→ **EXCERPT TO READ**
+++

Summary
In Williams v. McGowan, 2 Cir., 152 F.2d 570 (1945), the Second Circuit announced the rule that has since prevailed in cases arising under federal tax laws, namely, where an entire business is sold it should be "comminuted into its fragments, and these are to be separately matched against the definition" of a capital asset.
Summary of this case from District of Columbia v. ACF Industries, Inc.Opinion
No. 81.
December 20, 1945.
Appeal from the District Court of the United States for the Western District of New York.
Action by Aaron F. Williams against George T. McGowan, Collector, to recover back income taxes alleged to have been wrongfully collected. From a judgment dismissing the complaint, 58 F. Supp. 692, the plaintiff appeals.
Reversed.
Mandeville, Buck, Teeter Harpending and Joseph W. Buck, all of Elmira, N.Y., and Charles Swan III, of New York City, for appellant.
Benjamin H. Pester, of Washington, D.C., Samuel O. Clark, Jr., Asst. Atty. Gen., Sewall Key and A.F. Prescott, Sp. Assts. to the Atty. Gen., and George L. Grobe, U.S. Atty., and Norman Kirchgraber, Asst. U.S. Atty., both of Buffalo, N.Y., for appellee.
Jacob J. Kaplan and Elden McFarland, both of Boston, Mass. (Nutter, McClennen Fish and M. Ward Whalen, all of Boston, Mass., of counsel), amici curiae.
Before L. HAND, SWAN, and FRANK, Circuit Judges.
This is an appeal from a judgment dismissing the complaint in an action by a taxpayer to recover income taxes paid for the year 1940. Of the two questions involved the first is whether $700 which the plaintiff paid to attorneys to secure the refund of his taxes paid for the years 1936 and 1937, was a proper deduction under § 23(a)(2) of the Internal Revenue Code as amended by § 121 of the Act of 1942, 26 U.S.C.A. Int.Rev.Code, § 23(a)(2). Since the judgment below was entered the Supreme Court has decided that such expenses are deductible. Trust of Bingham v. Commissioner, 325 U.S. 365, 65 S.Ct. 1232. It is true that that case, as its title implies, concerned a trust, but the Tax Court has held that this was not a controlling consideration (Cammack v. Commissioner, 5 T.C. 467); and even a casual reading of the Supreme Court's opinion shows that nothing turned upon the circumstance. We may therefore dispose of this question summarily, and proceed to the second, as to which the facts were as follows.

+++

→ **DATA SECTION**

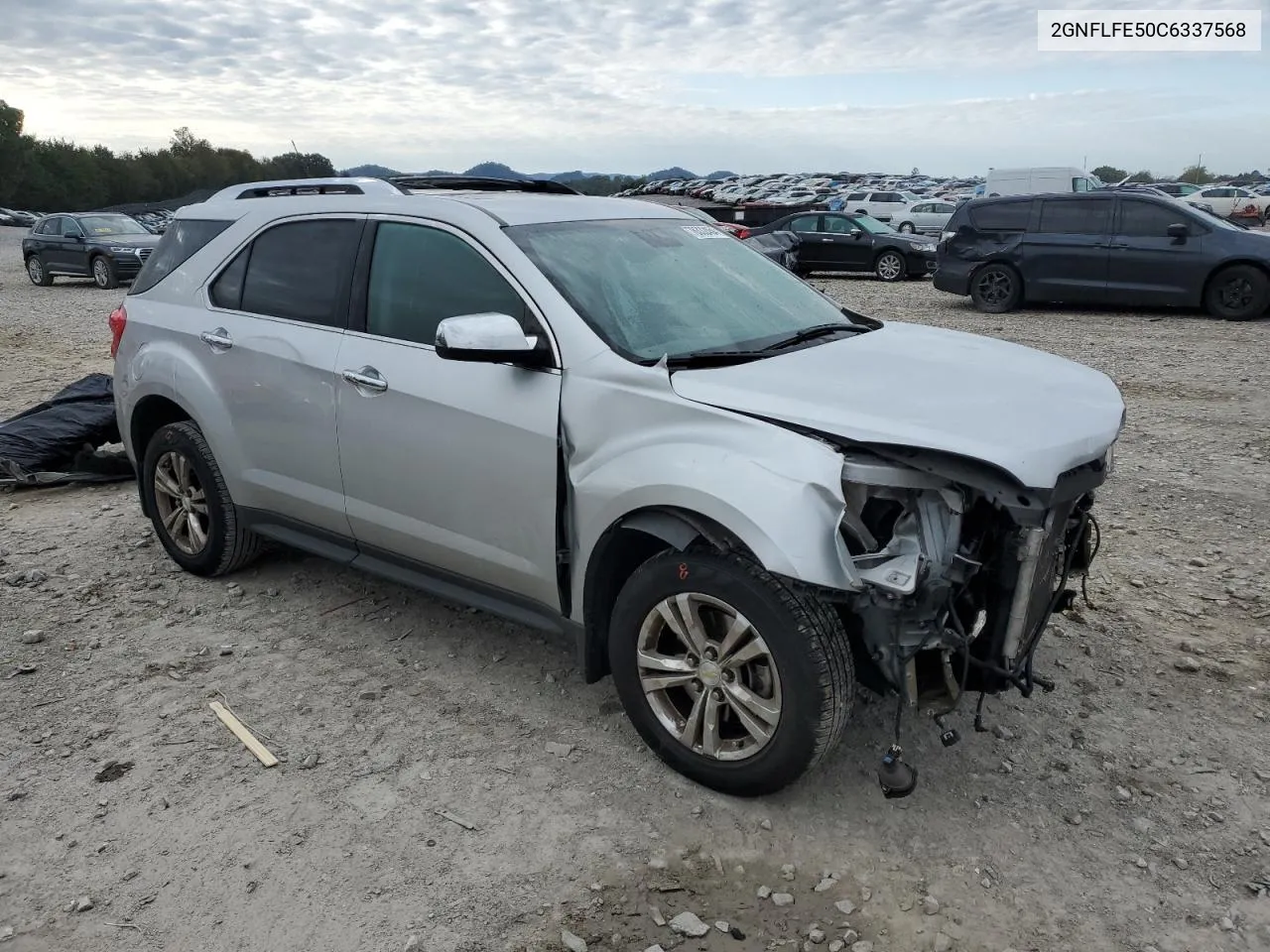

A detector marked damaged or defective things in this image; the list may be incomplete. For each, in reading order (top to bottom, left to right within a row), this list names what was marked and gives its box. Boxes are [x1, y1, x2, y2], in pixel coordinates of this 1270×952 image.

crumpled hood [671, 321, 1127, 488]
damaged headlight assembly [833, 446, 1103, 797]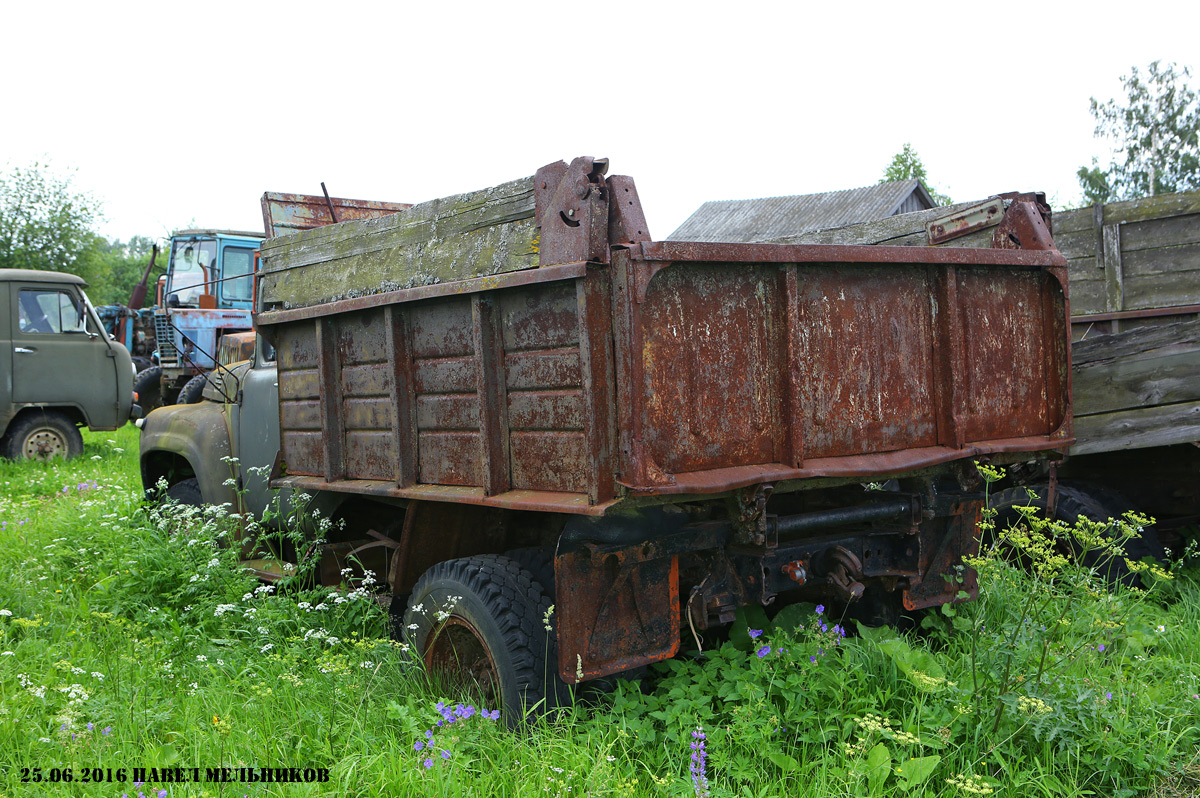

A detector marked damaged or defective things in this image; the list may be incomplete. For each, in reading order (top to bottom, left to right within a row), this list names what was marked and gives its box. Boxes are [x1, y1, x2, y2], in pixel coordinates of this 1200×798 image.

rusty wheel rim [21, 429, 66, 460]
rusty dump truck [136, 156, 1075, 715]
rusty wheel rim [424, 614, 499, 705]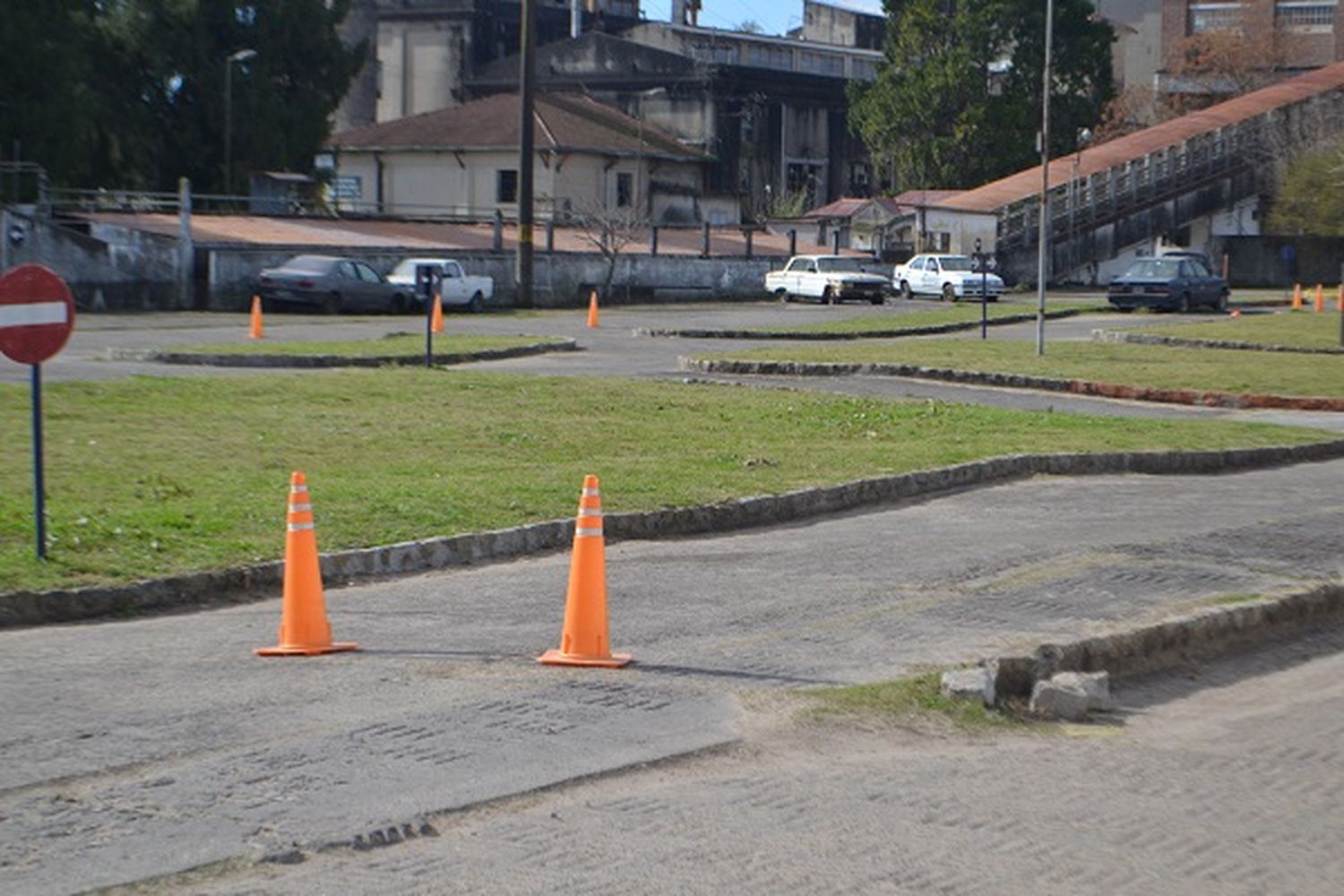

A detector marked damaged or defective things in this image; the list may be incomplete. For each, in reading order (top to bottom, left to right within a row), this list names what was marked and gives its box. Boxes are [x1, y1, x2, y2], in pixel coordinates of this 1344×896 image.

+++

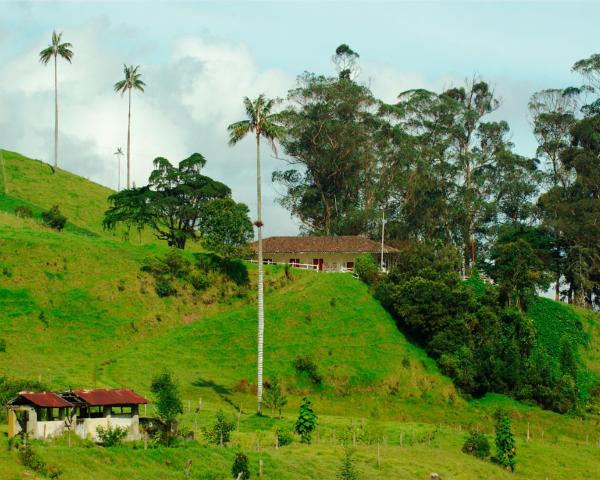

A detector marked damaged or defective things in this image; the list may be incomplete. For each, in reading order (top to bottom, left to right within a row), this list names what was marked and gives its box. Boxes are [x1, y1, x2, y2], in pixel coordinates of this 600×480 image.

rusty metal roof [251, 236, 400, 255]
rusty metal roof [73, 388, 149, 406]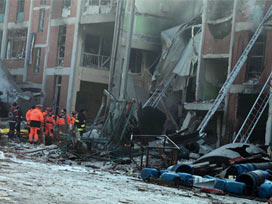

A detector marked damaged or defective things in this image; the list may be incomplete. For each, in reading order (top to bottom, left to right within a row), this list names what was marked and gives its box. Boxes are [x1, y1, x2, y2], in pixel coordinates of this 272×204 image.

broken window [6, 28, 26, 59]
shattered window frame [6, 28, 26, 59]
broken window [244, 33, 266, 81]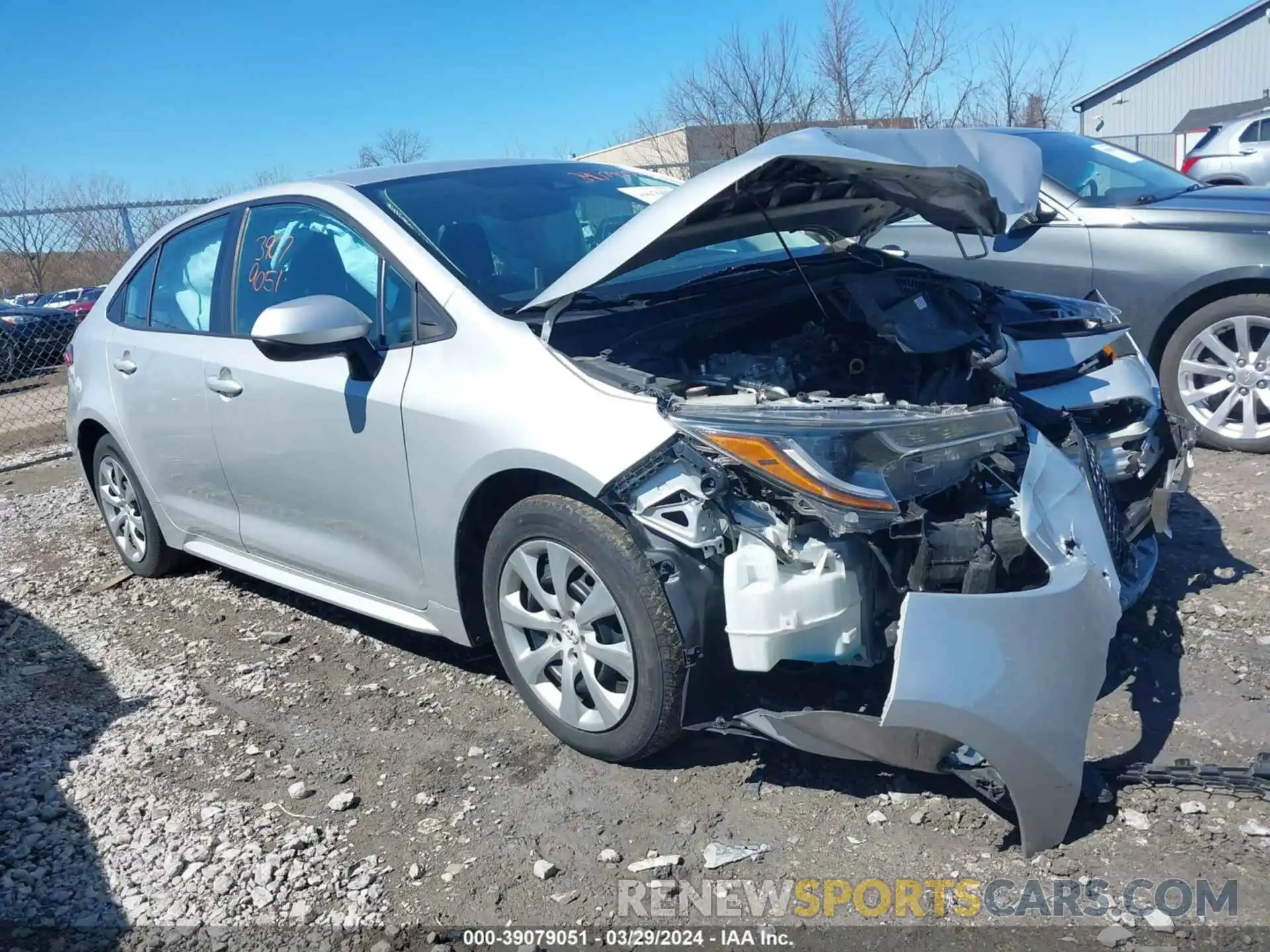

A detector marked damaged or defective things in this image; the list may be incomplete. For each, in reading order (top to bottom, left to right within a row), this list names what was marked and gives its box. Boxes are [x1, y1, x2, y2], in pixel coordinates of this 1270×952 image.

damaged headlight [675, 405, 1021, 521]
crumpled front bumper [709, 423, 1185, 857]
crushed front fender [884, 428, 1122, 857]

+++

→ **PROBLEM 1**
Quote the Williams v. McGowan opinion word for word, starting at "Appeal from the" and ending at "City, for appellant.".
→ **PROBLEM 2**
According to the Williams v. McGowan opinion, why can the court dispose of the first question summarily? Answer in one to three sentences.
→ **PROBLEM 3**
In the Williams v. McGowan opinion, for which year did the taxpayer sue to recover income taxes?
The records come from a separate source and are unrelated to the Williams v. McGowan opinion.

→ **RESPONSE AREA 1**
Appeal from the District Court of the United States for the Western District of New York.
Action by Aaron F. Williams against George T. McGowan, Collector, to recover back income taxes alleged to have been wrongfully collected. From a judgment dismissing the complaint, 58 F. Supp. 692, the plaintiff appeals.
Reversed.
Mandeville, Buck, Teeter Harpending and Joseph W. Buck, all of Elmira, N.Y., and Charles Swan III, of New York City, for appellant.

→ **RESPONSE AREA 2**
The Supreme Court decided in Trust of Bingham v. Commissioner that such expenses are deductible. That case concerned a trust, but the Tax Court held that this was not a controlling consideration, and the Supreme Court's opinion shows that nothing turned on it.

→ **RESPONSE AREA 3**
1940